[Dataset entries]
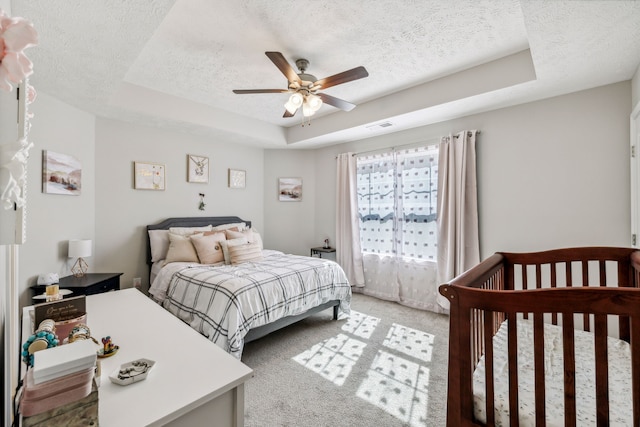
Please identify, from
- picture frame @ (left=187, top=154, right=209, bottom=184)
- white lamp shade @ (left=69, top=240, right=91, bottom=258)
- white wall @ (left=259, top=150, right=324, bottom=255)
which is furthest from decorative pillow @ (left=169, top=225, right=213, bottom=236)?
white wall @ (left=259, top=150, right=324, bottom=255)

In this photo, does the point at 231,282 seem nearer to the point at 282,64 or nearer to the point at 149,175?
the point at 282,64

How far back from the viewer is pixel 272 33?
7.21 ft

• Task statement: Reproduce the records above word for word, leaving out the pictures.

• Solution below:
Please identify, from
- picture frame @ (left=187, top=154, right=209, bottom=184)
- white lamp shade @ (left=69, top=240, right=91, bottom=258)
- white wall @ (left=259, top=150, right=324, bottom=255)
which is furthest from decorative pillow @ (left=169, top=225, right=213, bottom=236)?
white wall @ (left=259, top=150, right=324, bottom=255)

In this photo, does the point at 231,282 seem nearer to the point at 282,64 or nearer to the point at 149,175?
the point at 282,64

How far back from the viewer is pixel 272 33?
7.21 ft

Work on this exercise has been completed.